Saved data entries:
--- begin ---
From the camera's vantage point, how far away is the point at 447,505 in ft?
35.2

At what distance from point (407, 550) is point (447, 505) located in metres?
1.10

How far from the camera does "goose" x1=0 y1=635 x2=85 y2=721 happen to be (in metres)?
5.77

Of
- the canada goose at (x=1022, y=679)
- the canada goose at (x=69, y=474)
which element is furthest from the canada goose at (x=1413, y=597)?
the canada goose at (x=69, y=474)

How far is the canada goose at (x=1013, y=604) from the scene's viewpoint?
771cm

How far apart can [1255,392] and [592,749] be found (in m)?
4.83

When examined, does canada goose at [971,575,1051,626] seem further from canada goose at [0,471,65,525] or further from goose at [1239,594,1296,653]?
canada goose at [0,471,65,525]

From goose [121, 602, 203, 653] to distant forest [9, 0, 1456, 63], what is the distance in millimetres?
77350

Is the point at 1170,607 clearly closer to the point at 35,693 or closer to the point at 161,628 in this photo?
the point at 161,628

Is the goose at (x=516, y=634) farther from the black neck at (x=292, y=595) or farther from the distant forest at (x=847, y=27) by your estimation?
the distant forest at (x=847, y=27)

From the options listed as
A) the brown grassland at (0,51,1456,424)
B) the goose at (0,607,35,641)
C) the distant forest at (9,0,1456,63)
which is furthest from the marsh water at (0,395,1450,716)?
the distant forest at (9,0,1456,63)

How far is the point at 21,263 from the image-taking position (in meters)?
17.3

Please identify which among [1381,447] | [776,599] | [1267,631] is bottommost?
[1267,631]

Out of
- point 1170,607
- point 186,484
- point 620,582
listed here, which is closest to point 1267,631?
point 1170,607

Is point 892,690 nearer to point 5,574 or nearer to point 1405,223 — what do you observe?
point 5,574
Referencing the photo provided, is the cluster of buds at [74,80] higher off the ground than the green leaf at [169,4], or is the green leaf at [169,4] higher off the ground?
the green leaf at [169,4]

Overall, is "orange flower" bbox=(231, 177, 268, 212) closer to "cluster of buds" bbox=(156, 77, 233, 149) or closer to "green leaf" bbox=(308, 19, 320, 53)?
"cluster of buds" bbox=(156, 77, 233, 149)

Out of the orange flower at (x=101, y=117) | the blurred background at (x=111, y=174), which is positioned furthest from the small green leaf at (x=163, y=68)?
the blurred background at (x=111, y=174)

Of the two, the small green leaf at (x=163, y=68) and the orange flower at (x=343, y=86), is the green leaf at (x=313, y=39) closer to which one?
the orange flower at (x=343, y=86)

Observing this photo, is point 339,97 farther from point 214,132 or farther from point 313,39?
--- end ---
- _EXERCISE INSTRUCTIONS_
Repeat every entry exactly as written above.

- _SOLUTION FOR THIS EXERCISE_
From the camera's vantage point, how far away is the point at 447,505 in ft?
35.2

At what distance from point (407, 550) is point (447, 505) located in metres?
1.10

How far from the camera does "goose" x1=0 y1=635 x2=85 y2=721 happen to be (in metres)?
5.77

Of
- the canada goose at (x=1022, y=679)
- the canada goose at (x=69, y=474)
which element is furthest from the canada goose at (x=1413, y=597)?
the canada goose at (x=69, y=474)

How far is the canada goose at (x=1013, y=604) from the scene's viewpoint?
771cm

How far apart can [1255,392] and [592,749] be found (in m)?
4.83

When examined, does canada goose at [971,575,1051,626] seem further from canada goose at [0,471,65,525] or further from goose at [1239,594,1296,653]?
canada goose at [0,471,65,525]

From goose [121, 602, 203, 653] to distant forest [9, 0, 1456, 63], what is the distance in millimetres?
77350

Is the point at 1170,607 clearly closer to the point at 35,693 or closer to the point at 161,628 in this photo?
the point at 161,628

Is the goose at (x=516, y=634) farther from the black neck at (x=292, y=595) or farther from the distant forest at (x=847, y=27) by your estimation?
the distant forest at (x=847, y=27)

From the options listed as
A) the brown grassland at (0,51,1456,424)
B) the goose at (0,607,35,641)
C) the distant forest at (9,0,1456,63)
which is furthest from the marsh water at (0,395,1450,716)?
the distant forest at (9,0,1456,63)

How far is the point at 21,263 from the image-taking position (in meters)?
17.3

Please identify which among [1381,447] | [776,599] | [1267,631] is bottommost?
[1267,631]

Out of
- point 1170,607
- point 186,484
- point 620,582
listed here, which is closest to point 1267,631?
point 1170,607

Is point 892,690 nearer to point 5,574 or nearer to point 1405,223 — what do you observe?
point 5,574
Referencing the photo provided, is the cluster of buds at [74,80] higher off the ground than the green leaf at [169,4], or is the green leaf at [169,4] higher off the ground?
the green leaf at [169,4]

Overall, is "orange flower" bbox=(231, 177, 268, 212) closer to "cluster of buds" bbox=(156, 77, 233, 149) or closer to "green leaf" bbox=(308, 19, 320, 53)?
"cluster of buds" bbox=(156, 77, 233, 149)

Out of the orange flower at (x=101, y=117) | the blurred background at (x=111, y=174), which is positioned furthest from the small green leaf at (x=163, y=68)?
the blurred background at (x=111, y=174)

Of the two, the small green leaf at (x=163, y=68) and the orange flower at (x=343, y=86), is the green leaf at (x=313, y=39) closer to which one?
the orange flower at (x=343, y=86)

Observing this photo, is point 339,97 farther from point 214,132 or farther from point 313,39?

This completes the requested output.